The U.S. stock market has done so well that many investors may have forgotten about the rest of the world. Emerging markets, however, have a case to get back into investors’ portfolios. VettaFi’s recent Equity Symposium included a conversation on emerging markets with KraneShares’ CIO Brendan Ahern and Columbia Threadneedle’s Head of Strategic Beta Sales Jay McAndrew on the topic.
See more: This China Equities ETF Is Defying the Odds
Hosted by VettaFi’s Vice Chairman Tom Lydon, the discussion focused on finding the right allocation to EM’s biggest country, China, and how to play the rest of emerging markets, too. The country, due to its size, looms over the foreign investing landscape. Media headlines in the U.S. tend to misattribute tepid China returns to domestic politics alone, Ahern explained.
“Since the global financial crisis, the S&P 500 is up 924%, and MSCI China is only up 130%,” he noted.
“What do our minds say? ‘Well, that’s because China is a communist country,’” Ahern added. “But the problem with that rationale is that MSCI Latin America’s only up 139%. Are they all communists? Are they all dictatorships?”
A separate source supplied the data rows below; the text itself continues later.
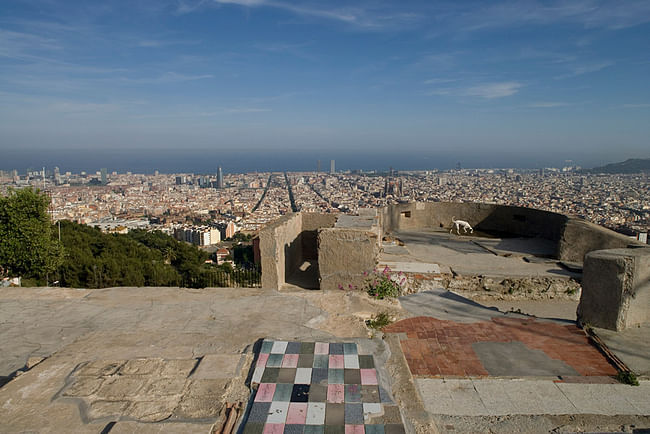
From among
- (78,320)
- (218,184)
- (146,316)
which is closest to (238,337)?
(146,316)

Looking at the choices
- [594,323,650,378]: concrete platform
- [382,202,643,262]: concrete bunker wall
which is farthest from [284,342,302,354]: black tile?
[382,202,643,262]: concrete bunker wall

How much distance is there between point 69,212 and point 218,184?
5283 centimetres

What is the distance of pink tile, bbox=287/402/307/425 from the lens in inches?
105

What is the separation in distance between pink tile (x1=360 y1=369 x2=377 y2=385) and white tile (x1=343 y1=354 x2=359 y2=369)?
0.09 meters

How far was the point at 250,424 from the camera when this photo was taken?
2650 mm

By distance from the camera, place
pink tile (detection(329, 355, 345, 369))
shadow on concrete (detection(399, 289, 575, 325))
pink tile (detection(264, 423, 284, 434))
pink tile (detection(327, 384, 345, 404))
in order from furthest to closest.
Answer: shadow on concrete (detection(399, 289, 575, 325)), pink tile (detection(329, 355, 345, 369)), pink tile (detection(327, 384, 345, 404)), pink tile (detection(264, 423, 284, 434))

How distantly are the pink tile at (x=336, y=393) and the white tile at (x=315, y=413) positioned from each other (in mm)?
88

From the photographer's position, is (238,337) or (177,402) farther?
(238,337)

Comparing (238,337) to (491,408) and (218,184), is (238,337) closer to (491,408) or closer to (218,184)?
(491,408)

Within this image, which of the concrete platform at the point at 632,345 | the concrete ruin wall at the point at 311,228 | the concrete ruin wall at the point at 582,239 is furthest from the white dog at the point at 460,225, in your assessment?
the concrete platform at the point at 632,345

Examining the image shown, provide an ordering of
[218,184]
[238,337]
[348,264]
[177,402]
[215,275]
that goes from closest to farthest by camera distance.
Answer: [177,402]
[238,337]
[348,264]
[215,275]
[218,184]

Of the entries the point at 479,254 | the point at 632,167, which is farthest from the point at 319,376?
the point at 632,167

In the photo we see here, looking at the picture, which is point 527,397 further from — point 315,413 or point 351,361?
point 315,413

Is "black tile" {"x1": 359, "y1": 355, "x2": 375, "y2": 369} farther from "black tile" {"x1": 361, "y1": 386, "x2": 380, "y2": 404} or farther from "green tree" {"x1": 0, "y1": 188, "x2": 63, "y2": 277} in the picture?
"green tree" {"x1": 0, "y1": 188, "x2": 63, "y2": 277}
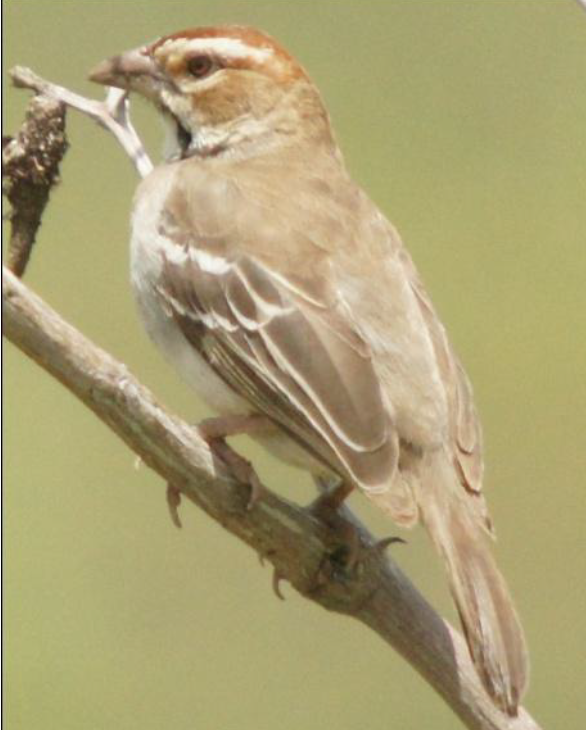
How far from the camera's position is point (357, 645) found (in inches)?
408

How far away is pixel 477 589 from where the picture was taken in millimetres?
5824

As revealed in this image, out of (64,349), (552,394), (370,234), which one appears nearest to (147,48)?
(370,234)

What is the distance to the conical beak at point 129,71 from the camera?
6.97 metres

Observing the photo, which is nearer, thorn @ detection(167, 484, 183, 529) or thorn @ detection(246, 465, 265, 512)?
thorn @ detection(246, 465, 265, 512)

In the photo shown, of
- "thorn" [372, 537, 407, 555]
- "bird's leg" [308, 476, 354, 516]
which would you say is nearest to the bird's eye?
"bird's leg" [308, 476, 354, 516]

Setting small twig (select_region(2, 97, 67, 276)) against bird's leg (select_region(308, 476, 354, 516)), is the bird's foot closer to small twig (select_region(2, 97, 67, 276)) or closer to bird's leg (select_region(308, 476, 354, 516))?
bird's leg (select_region(308, 476, 354, 516))

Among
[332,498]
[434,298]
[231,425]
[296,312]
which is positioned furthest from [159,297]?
[434,298]

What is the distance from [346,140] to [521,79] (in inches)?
58.7

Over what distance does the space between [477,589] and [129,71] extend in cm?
207

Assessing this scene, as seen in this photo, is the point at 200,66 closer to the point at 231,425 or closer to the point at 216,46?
the point at 216,46

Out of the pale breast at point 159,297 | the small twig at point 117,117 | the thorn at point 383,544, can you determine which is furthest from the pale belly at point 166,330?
the thorn at point 383,544

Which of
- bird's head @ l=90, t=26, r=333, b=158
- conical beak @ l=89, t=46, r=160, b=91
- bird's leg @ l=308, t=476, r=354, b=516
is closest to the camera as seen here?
bird's leg @ l=308, t=476, r=354, b=516

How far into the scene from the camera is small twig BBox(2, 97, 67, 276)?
5.59 m

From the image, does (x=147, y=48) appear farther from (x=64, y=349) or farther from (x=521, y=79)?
(x=521, y=79)
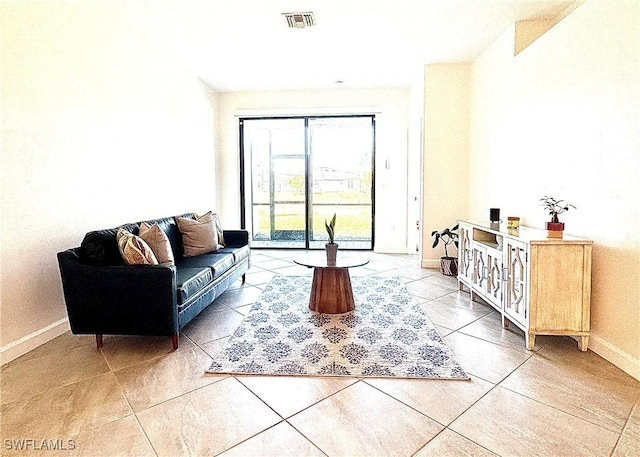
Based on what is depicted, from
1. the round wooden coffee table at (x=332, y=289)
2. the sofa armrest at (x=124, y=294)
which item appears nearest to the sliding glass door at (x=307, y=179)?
the round wooden coffee table at (x=332, y=289)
The real issue, he explained, comes from the sector concentration on which emerging markets focus. Sectors like financials, energy, and industrials have lagged behind tech and growth in the U.S.
So, how, then, should investors approach China? McAndrew pointed out that one consistent theme he’s found on panels has emphasized avoiding China beta.
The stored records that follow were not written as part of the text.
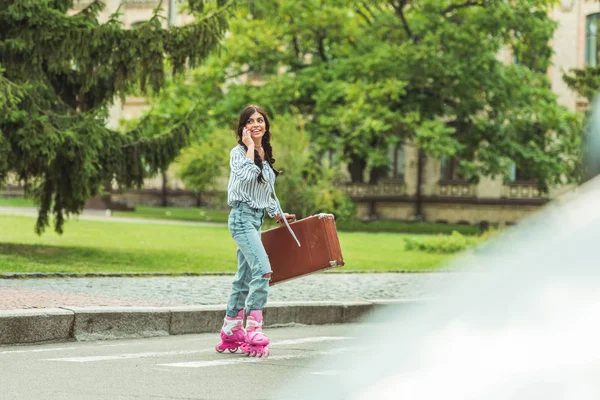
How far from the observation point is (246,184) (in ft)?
27.7

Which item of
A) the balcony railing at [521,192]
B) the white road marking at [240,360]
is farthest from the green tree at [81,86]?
the balcony railing at [521,192]

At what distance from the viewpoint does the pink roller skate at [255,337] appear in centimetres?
836

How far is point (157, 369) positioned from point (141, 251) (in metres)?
12.7

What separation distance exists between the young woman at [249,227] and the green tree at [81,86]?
25.0 ft

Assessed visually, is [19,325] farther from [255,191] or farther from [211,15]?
[211,15]

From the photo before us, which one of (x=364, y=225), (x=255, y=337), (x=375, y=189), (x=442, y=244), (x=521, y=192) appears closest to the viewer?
(x=255, y=337)

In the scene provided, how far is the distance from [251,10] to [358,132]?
6.66 meters

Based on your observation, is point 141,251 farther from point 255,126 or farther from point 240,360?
point 240,360

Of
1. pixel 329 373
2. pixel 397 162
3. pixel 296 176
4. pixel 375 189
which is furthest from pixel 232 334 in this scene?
pixel 397 162

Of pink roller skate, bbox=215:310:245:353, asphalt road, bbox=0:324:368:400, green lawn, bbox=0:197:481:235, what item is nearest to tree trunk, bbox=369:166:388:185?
green lawn, bbox=0:197:481:235

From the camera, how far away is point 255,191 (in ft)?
27.8

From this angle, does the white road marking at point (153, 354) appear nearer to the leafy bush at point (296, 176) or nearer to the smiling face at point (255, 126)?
the smiling face at point (255, 126)

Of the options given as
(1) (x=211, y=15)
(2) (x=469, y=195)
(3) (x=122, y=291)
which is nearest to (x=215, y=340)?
(3) (x=122, y=291)

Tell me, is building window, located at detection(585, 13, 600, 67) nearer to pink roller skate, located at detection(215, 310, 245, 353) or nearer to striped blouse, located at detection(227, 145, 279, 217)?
striped blouse, located at detection(227, 145, 279, 217)
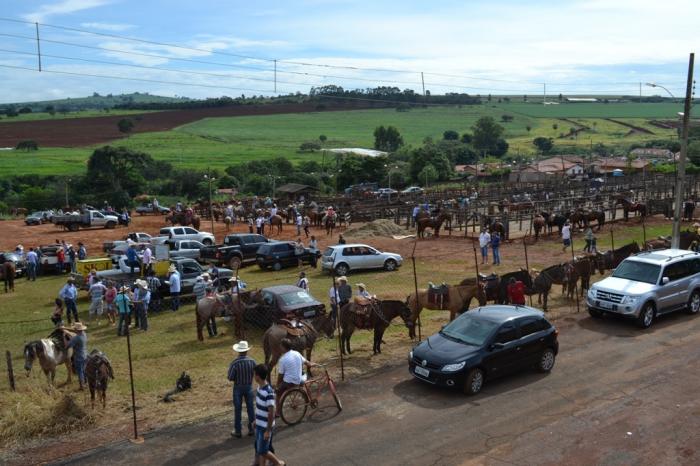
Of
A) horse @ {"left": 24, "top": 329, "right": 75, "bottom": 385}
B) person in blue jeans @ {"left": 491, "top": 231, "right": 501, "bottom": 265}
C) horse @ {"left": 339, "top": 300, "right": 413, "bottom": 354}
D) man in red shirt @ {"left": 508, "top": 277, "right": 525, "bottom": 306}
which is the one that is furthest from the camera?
person in blue jeans @ {"left": 491, "top": 231, "right": 501, "bottom": 265}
“Something I think both [Ahern] and I agree on is choosing your China wisely,” he said.
Emerging Markets, China, and ETFs
Instead, investors may want to find other China strategies or emerging market ETFs with less direct China exposure. KraneShares offers two intriguing options. First, the KraneShares MSCI Emerging Markets Ex China ETF (KEMX ). Ahern pointed out that not only India appeals in non-China EM, but that Latin America offers opportunities.
KEMX charges 24 basis points (bps) for its approach, and has returned nearly 22% over the last one-year, per VettaFi data. It tracks the EGAI Emerging Markets ex-China Index, looking for mid and large-cap EM stocks weighted by market cap outside of China. While it avoids that country, it gets some benefits from positives in China, with Chinese firms investing to diversify supply chains to countries like Mexico and Vietnam.
For a more China-specific riff, however, KraneShares offers a strategy that takes advantage of the deep, liquid options market surrounding its flagship ETF, the KraneShares CSI China Internet ETF (KWEB ). And that strategy, the KraneShares China Internet and Covered Call Strategy ETF (KLIP ), offers strong annualized yields, Ahern said.
“That yields between a 40% and 50% annualized yield … to allow investors to ride out some of the media narrative, which we think is totally disconnected from the economic reality,” he explained.